文書の抜粋:
──────────────────────────────
映画『いとみち』

横浜聡子監督の青森が舞台の映画『いとみち』を観るため久しぶりにセンター北のノースポートのイオンシネマに行った。
あざみ野で田園都市線から市営地下鉄ブルーラインに乗り換えセンター北駅に到着するが、ノースポートはコロナのためか全館10:00からしか開かないようで、動かないエレベーターB2の入り口付近で映画館の空き待ちと思われる人たちが待っている。せっかく早めに来たのに映画館に入れない。乗り場前は人が多く暑そうだったので、少しだけ風が通る建物の入り口付近でモールが開くのを待った。
──────────────────────────────
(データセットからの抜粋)
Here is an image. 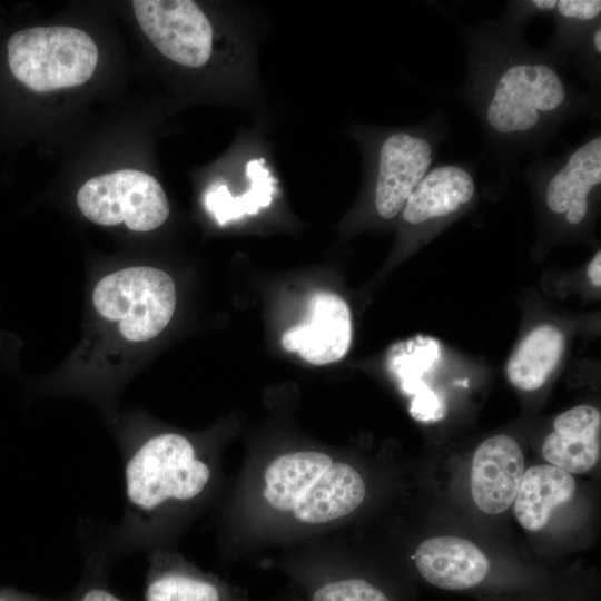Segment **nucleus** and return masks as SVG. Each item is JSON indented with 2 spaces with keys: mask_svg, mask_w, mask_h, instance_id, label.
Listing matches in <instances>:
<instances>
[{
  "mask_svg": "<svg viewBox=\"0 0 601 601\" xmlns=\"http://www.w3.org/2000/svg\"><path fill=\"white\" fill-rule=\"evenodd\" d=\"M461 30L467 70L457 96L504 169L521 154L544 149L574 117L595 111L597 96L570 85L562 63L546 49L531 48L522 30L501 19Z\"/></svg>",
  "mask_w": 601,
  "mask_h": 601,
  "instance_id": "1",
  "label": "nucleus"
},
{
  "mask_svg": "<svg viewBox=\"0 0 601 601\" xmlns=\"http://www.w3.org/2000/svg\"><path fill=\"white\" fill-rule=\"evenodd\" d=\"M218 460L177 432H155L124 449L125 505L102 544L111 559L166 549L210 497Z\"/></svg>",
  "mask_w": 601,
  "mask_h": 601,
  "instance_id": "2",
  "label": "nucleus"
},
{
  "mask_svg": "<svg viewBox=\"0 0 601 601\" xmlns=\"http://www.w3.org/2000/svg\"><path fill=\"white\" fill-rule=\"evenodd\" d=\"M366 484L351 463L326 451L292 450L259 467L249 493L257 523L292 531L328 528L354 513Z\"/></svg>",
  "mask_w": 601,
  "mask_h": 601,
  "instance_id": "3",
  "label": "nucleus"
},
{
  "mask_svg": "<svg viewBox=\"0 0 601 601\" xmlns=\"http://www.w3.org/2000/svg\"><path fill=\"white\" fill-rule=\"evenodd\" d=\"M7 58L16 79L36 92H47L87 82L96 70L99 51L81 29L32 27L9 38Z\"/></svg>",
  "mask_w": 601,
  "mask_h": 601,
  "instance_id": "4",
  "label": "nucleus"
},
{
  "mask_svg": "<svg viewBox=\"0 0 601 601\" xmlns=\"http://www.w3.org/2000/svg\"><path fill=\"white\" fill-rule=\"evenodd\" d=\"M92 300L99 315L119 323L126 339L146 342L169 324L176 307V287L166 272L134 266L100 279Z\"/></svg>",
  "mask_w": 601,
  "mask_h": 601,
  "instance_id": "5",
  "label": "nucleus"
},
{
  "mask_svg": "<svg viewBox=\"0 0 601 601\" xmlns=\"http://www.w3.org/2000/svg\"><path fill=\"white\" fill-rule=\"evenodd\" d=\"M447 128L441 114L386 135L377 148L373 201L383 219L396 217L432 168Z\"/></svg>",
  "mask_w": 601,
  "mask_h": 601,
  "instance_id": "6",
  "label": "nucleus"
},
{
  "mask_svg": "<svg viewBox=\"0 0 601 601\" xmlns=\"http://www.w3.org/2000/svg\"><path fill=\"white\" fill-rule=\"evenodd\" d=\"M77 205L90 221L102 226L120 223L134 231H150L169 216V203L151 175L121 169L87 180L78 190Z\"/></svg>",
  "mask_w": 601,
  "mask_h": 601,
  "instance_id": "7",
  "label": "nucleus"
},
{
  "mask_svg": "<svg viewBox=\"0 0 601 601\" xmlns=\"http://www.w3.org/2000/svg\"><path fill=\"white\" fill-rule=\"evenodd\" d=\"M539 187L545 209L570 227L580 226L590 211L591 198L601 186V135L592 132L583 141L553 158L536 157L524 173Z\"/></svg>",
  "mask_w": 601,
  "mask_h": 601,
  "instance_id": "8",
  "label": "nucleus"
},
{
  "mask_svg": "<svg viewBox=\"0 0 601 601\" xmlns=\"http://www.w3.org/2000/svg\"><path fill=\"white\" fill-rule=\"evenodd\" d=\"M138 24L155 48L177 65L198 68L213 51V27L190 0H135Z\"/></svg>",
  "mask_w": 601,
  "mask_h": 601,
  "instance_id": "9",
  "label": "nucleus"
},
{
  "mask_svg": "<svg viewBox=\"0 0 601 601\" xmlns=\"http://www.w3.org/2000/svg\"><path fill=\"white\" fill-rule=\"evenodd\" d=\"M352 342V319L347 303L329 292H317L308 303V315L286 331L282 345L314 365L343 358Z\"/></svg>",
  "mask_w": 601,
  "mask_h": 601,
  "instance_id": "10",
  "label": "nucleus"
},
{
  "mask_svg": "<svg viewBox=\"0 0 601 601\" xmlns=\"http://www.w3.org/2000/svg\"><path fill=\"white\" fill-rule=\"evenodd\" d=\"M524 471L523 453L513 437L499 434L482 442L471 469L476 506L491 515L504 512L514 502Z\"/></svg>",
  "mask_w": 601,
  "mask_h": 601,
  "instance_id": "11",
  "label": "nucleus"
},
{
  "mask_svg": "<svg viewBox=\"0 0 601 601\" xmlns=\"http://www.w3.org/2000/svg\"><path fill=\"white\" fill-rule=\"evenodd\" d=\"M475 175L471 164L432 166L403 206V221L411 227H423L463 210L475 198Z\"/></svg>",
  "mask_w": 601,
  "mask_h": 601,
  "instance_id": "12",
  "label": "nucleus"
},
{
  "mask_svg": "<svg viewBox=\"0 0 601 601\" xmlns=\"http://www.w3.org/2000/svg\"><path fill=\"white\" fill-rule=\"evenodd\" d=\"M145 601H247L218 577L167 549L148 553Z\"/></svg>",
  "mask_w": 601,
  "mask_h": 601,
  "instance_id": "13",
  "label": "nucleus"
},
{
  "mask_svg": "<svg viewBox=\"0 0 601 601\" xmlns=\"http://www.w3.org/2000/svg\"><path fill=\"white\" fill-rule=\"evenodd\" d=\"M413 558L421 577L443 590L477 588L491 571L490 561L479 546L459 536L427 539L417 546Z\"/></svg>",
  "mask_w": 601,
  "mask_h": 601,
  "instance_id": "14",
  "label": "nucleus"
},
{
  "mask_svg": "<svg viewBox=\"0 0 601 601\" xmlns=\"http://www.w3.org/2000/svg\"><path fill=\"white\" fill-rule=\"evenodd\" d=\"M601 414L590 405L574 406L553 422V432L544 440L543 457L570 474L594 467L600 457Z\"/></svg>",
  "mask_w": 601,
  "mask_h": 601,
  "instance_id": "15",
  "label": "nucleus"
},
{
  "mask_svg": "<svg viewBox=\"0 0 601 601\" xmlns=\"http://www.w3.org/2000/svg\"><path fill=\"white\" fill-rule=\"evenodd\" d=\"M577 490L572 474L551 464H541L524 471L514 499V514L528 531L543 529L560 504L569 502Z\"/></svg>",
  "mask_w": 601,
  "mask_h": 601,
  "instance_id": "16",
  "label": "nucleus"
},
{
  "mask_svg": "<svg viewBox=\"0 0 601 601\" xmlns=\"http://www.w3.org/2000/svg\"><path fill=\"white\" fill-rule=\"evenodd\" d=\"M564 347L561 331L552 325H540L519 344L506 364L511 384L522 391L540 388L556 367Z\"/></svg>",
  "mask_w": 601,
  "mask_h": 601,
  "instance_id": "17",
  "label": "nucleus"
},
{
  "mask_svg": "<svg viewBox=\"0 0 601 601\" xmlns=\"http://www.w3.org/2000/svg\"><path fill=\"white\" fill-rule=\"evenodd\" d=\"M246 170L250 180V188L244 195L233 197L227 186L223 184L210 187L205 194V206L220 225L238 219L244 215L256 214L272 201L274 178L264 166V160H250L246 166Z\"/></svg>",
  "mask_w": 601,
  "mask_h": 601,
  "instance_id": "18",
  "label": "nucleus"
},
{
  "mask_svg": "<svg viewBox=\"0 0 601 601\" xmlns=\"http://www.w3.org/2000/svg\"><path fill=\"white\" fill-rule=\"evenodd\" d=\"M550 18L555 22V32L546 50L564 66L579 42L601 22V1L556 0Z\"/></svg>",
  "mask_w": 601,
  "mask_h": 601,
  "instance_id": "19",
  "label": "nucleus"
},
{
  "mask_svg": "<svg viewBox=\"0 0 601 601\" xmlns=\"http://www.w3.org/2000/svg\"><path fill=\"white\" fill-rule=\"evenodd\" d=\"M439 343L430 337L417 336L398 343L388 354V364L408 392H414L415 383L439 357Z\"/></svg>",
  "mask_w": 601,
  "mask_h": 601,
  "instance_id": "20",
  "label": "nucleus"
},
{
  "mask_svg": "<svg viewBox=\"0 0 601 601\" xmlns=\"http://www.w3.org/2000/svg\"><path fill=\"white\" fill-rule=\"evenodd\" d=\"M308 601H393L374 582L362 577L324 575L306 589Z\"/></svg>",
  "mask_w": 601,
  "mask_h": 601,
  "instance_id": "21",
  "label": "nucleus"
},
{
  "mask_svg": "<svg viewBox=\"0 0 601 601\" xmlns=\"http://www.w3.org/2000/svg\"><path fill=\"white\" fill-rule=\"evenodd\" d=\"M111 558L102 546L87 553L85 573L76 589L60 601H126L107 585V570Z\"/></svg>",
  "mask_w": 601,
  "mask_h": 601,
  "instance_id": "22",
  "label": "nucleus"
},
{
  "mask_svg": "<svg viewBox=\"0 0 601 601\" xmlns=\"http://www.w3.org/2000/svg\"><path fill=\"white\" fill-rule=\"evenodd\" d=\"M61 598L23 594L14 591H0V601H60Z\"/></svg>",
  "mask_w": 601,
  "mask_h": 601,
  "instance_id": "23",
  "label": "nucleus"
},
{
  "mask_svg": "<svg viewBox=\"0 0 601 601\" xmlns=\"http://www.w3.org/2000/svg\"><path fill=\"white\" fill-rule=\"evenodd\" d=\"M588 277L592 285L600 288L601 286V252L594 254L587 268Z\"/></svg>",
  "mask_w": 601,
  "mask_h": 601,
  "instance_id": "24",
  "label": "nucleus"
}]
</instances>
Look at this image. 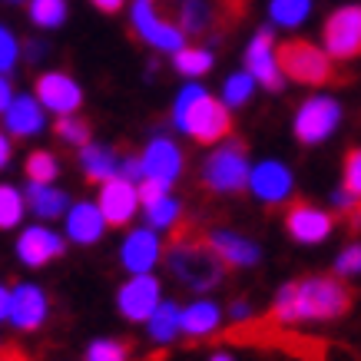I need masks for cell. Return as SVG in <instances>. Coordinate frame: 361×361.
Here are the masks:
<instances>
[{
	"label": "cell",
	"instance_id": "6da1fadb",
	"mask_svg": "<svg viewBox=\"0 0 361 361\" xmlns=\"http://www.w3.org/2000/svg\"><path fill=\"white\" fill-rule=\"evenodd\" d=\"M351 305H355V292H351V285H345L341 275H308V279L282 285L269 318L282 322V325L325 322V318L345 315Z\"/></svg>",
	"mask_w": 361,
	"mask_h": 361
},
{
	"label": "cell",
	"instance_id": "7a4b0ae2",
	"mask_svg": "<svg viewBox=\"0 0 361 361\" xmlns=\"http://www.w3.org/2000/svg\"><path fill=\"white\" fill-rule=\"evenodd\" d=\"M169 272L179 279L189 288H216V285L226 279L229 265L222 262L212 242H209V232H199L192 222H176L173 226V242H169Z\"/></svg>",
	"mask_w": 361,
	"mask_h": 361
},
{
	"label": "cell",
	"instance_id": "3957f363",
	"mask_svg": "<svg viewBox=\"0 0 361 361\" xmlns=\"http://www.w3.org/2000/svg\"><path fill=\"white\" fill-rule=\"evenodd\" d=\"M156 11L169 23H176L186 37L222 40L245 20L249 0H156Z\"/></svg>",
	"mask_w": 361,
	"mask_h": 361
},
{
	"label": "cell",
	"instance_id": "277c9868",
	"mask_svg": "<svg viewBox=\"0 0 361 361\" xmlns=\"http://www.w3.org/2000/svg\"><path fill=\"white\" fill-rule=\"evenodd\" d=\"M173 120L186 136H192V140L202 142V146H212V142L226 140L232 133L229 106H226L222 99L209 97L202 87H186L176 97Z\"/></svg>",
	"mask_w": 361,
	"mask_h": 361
──────────────────────────────
課題:
A – 映画『いとみち』の文章で、筆者が田園都市線から市営地下鉄ブルーラインに乗り換えたのはどこか。
B – 映画『いとみち』の文章で、筆者がモールの開店をエレベーター乗り場前ではなく建物の入り口付近で待ったのはなぜか、一〜三文で説明せよ。
C – 映画『いとみち』の文章を、最後の文の次から書き継いでください。
これらの記録は別の出典から取ったものである。

問題の解答:
A – あざみ野。

B – 乗り場前は人が多くて暑そうだったからだ。そこで、少しだけ風が通る建物の入り口付近でモールが開くのを待った。

C –
10:00になってエレベーターが動き始めたようなので、乗り場に向かい人が殺到している何個か目のエレベーターに乗り込み上階のイオンシネマに到着するが、先にトイレを済ませて出たら券売機の前に列が出来ていた。10:10の回だったので焦って券売機以外の券の買い方はないかと画策し、わかばカード割引だと窓口で販売してくれるかどうかをアナウンスをしていたマネージャーらしき人に聞いてみるが、今日は1,100円の日だから駄目だとのこと。安いけど困った!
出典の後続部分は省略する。